The invention of the cardiac pacemaker

VA researchers invented the first clinically successful cardiac pacemaker, in 1960. This invention prevents potentially life-threatening complication for irregular heartbeats in many patients.​
In 1958, Dr. William Chardack of the Buffalo VA hospital (now the Buffalo VA Medical Center) teamed up with engineer Wilson Greatbatch and Dr. Andrew Gage to implant an electrode in a dog attached to a pulse generator. They worked for the next two years to refine their design of a unit that could be implanted in the body and would maintain the same pulse rhythm for long periods of time.


In 1960, they implanted a pacemaker into a 77-year-old man, who lived for 10 months after the surgery. In that year, they implanted pacemakers into nine other patients, several of whom lived for more than 20 years after the implant. Chardack and Greatbatch's design was the first implanted pacemaker to be commercially produced.

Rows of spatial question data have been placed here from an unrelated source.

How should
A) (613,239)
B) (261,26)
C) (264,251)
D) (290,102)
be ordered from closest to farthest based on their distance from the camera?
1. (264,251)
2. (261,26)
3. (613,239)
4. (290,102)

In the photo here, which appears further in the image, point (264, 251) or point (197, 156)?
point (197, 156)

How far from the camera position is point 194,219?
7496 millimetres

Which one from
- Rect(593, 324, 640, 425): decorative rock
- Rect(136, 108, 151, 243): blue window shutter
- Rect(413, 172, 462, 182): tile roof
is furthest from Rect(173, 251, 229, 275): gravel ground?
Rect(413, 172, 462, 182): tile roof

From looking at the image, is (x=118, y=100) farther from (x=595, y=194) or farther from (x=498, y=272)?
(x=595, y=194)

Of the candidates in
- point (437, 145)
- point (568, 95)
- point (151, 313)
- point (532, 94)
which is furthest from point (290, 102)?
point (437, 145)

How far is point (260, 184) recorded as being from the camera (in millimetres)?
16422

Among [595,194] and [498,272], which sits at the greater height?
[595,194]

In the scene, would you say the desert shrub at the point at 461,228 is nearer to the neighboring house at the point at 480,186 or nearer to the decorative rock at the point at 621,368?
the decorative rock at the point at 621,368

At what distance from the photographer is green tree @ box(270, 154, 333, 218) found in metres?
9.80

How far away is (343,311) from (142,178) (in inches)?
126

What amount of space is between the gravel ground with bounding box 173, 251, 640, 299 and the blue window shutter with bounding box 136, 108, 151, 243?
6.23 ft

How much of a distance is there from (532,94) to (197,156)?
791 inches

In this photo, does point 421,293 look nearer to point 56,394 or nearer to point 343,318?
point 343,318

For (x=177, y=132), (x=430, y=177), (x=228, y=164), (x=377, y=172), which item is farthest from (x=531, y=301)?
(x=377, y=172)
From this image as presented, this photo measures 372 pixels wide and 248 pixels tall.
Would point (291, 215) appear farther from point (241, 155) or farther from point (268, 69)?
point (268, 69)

It should be pointed out that:

"John Hopps, an electrical engineer, was recruited on a part-time basis by the National Research Council of Canada and designed what was perhaps the first electronic device specifically built as a cardiac pacemaker. It was an external unit driven by vacuum tubes. The electrical impulses were transmitted via a bipolar catheter electrode to the atria using a transvenous approach. Atrial pacing was readily achieved and heart rate could be controlled with no uncomfortable chest wall contractions."
---->A brief history of cardiac pacing LINK

I received my fourth in January 2019.